KZN ANC’s big bucks

2012-05-15 00:00

THE ANC in KwaZulu-Natal is flush with cash and is not shy to spend, splashing out R3 million upfront to cover rent for its headquarters till 2017.

This is contained in Peggy Nkonyeni’s financial report presented at the ANC provincial conference in Newcastle, where she was re-elected as treasurer.

The party’s financial statements were audited by Manase and Associates, the same firm that conducted the forensic investigation into eThekwini Metro.

The KZN ANC’s healthy bank balance is in sharp contrast to those of other provinces such as the Western Cape and Limpopo, which are reportedly struggling to meet their financial obligations.

The Limpopo ANC was in the news recently when its employees told the Sowetan that they were not paid their salaries in January or their December bonuses.

The ANC in the province even accepted a donation cattle from local traditional leaders as a form of financial support.

The Western Cape ANC recently defaulted on a court judgment ordering it to settle a R1,8 million bill for hiring the Cape Town International Convention Centre for its provincial congress in February last year.

There have been questions as well about Luthuli House’s liquidity after a company that held a major contract with the ANC for its January 8 celebration this year claimed it was owed R10 million.

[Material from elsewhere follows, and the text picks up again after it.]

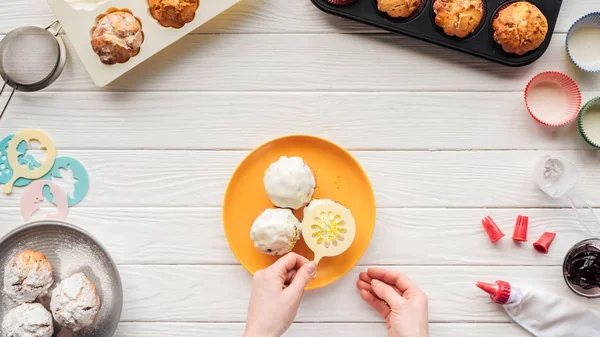 Ausschnitt einer Frau beim Dekorieren von Cupcakes mit Schablone auf dem Tisch mit Backwerkzeugen — Stockfoto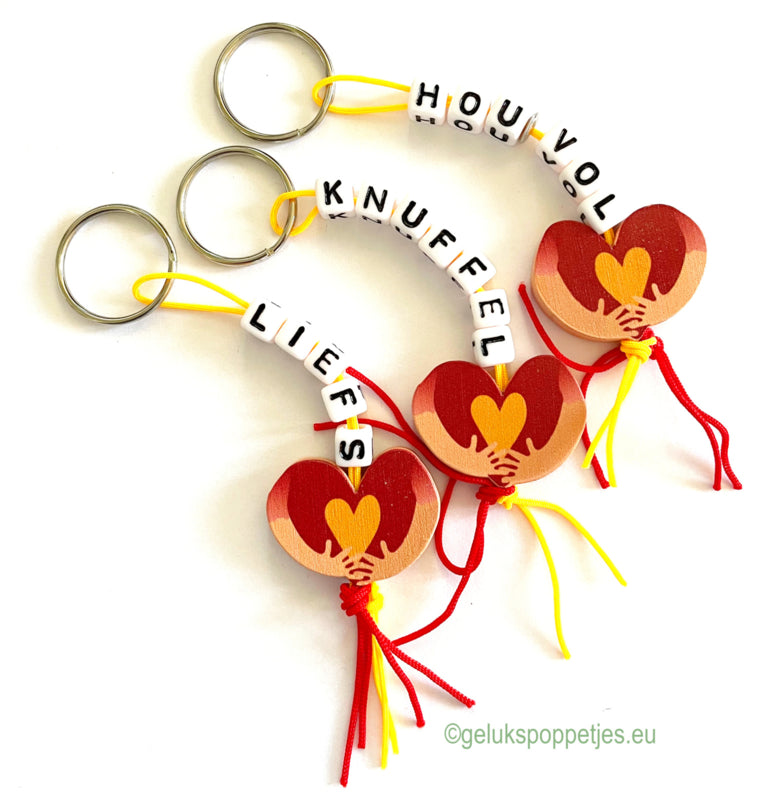 Keychain cuddly toy with lucky doll hug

This was dismissed by ANC national treasurer Mathews Phosa.

In KZN, however, it seems donations have been pouring in.

Private donations to the party shot up from R7,3 million in 2009 to R16,3 million in 2010, dropping to R1,5 million in 2011 and shooting back up again to R8 million for the financial year ending in March 2012.

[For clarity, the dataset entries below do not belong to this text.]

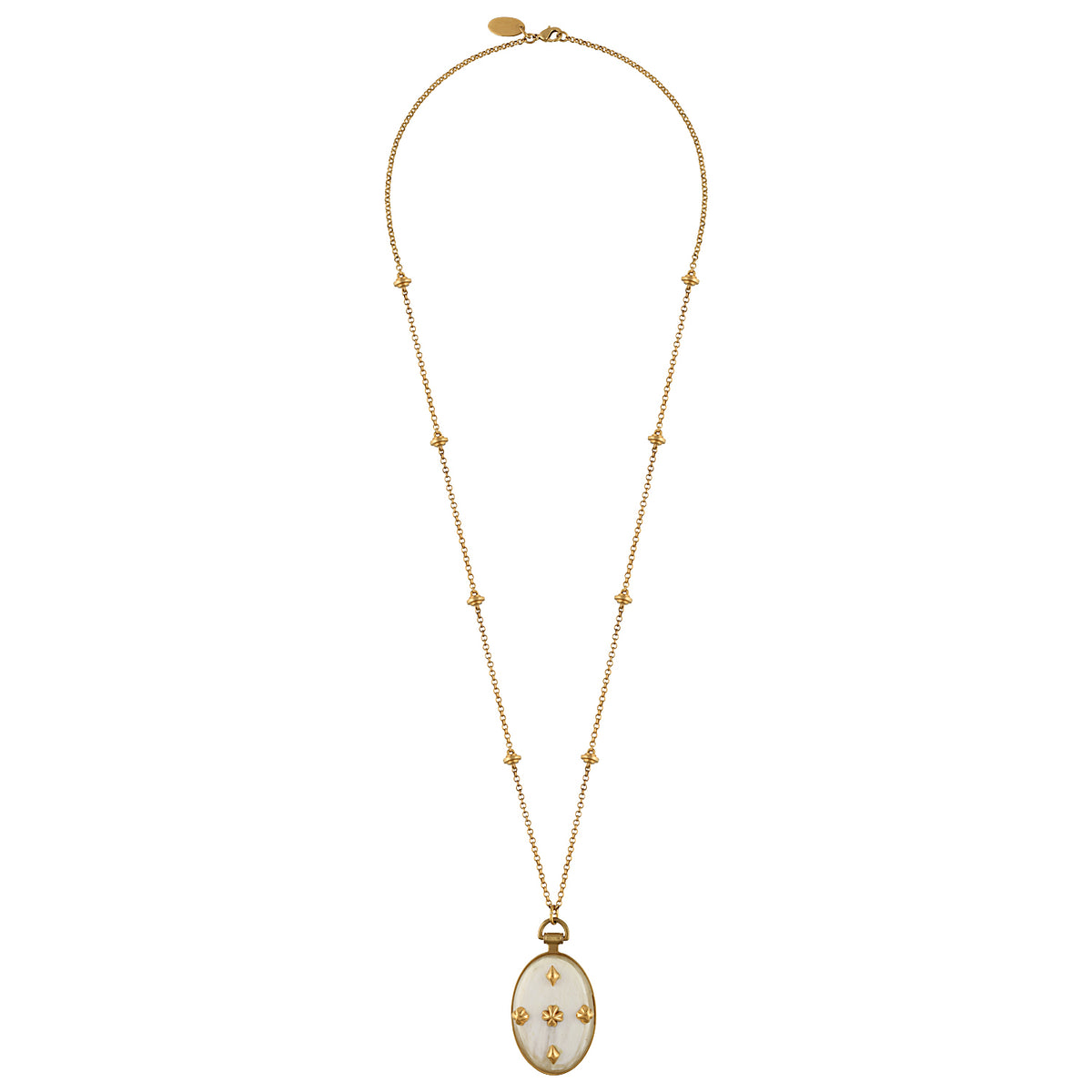 A gold chain necklace featuring a long drop pendant with a white enamel background and gold floral motifs, displayed against a solid white background.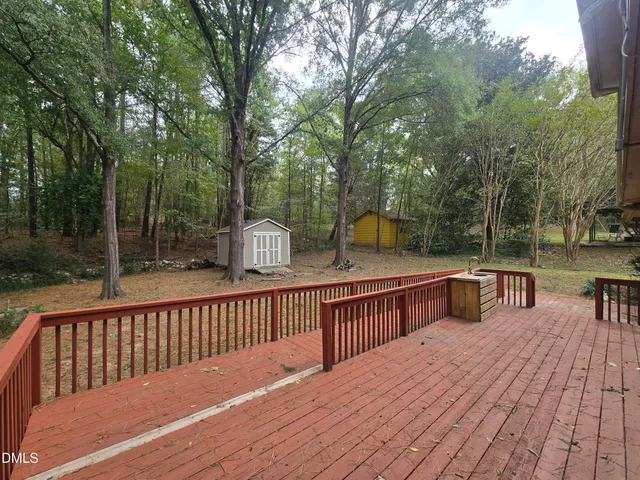 a view of a deck with chairs next to a yard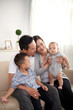 © DragonImages - Portrait of young Asian family playing with adorable little kids at home, sitting on sofa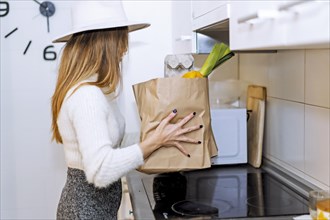 Woman coming home from the supermarket with the purchase of vegetables and fruits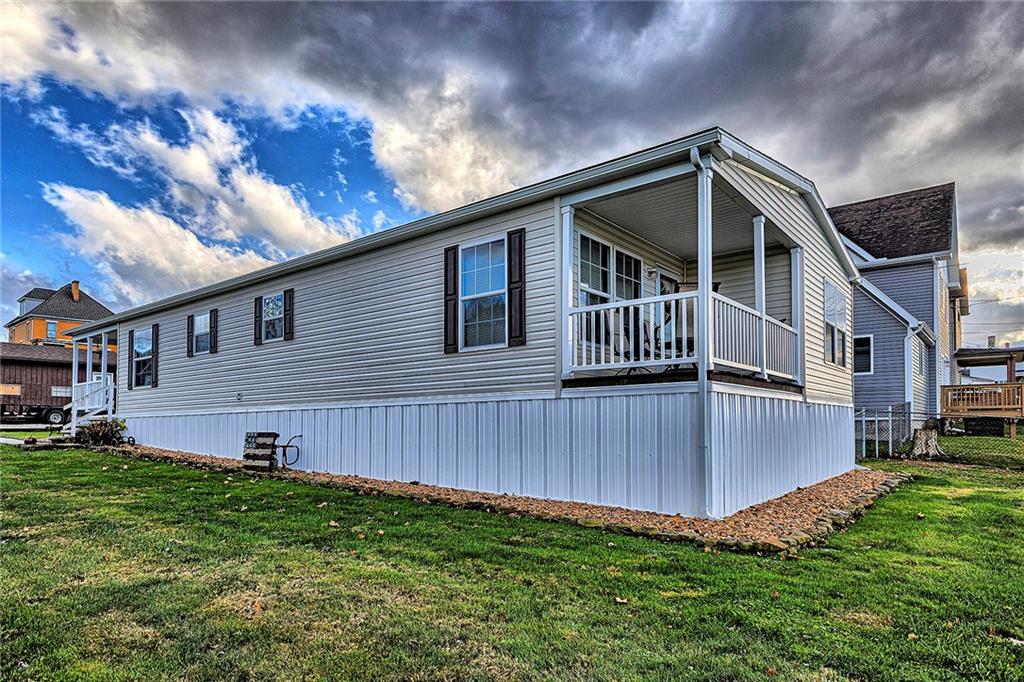104 Clifton Street Derry, PA 15627 - Photo 32 of 35 a front view of a house with garden
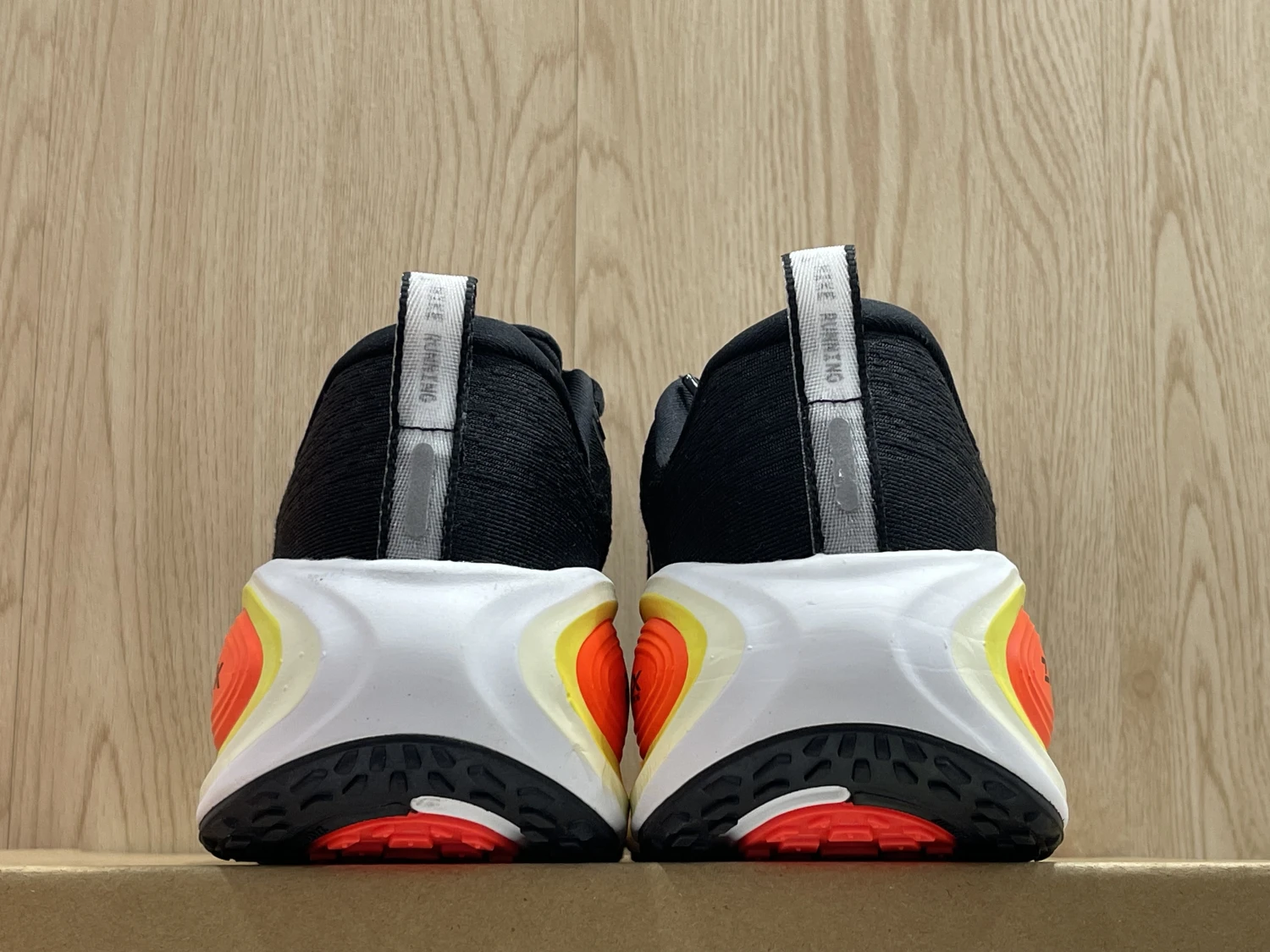 Nike Run Vomero Plus – Black / White / Safety Orange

In 2008 the organisation received a measly R334 640 in donations.

The drop in donations between 2010 and 2011 shrank the ANC’s kitty from R18,7 million to R6,9 million, but due to the R8 million received for the 2011/12 financial year, the bank balance has improved to R11,5 million.

Nkonyeni said private funding was a challenge because private donors sometimes had expectations from the ruling party. “This has very detrimental effects for both our organisation and the people we lead,” she added.

In August 2010 the ANC admitted receiving R1 million from Uruguayan businessman Gaston Savoi who was arrested with others accused in the “Amigos” case, including Nkonyeni and Economic Development MEC Mike Mabuyakhulu.

“The money will be returned to the donor if we find that it was obtained through illegal or corrupt activities,” ANC provincial secretary Sihle Zikalala told reporters at the time.

Nkonyeni’s report, however, contained no information about returned donations.

She referred to some of the challenges that were frustrating the ANC’s efforts to create a thriving and financial viable organisation in KZN.

These included the reluctance of financial institutions to fund political parties, as well as the fact the ruling party was under scrutiny from opposition and political watchdogs “in an attempt to frustrate any efforts and strategies we use in sourcing funding”.

In the same breath, Nkonyeni said that while the 2008 provincial conference had mandated the party’s leadership to raise R11,8 million for the general election, around R30 million had in fact been raised for the campaign.

Among the report’s recommendations are that political party funding policy should be rolled out to local government and that Independent Electoral Commission funding for political parties represented in parliament and the legislatures should be increased.

Nkonyeni noted that the financial statements had received a qualified audit outcome because of “sponsorhips received and not declared by the donors”.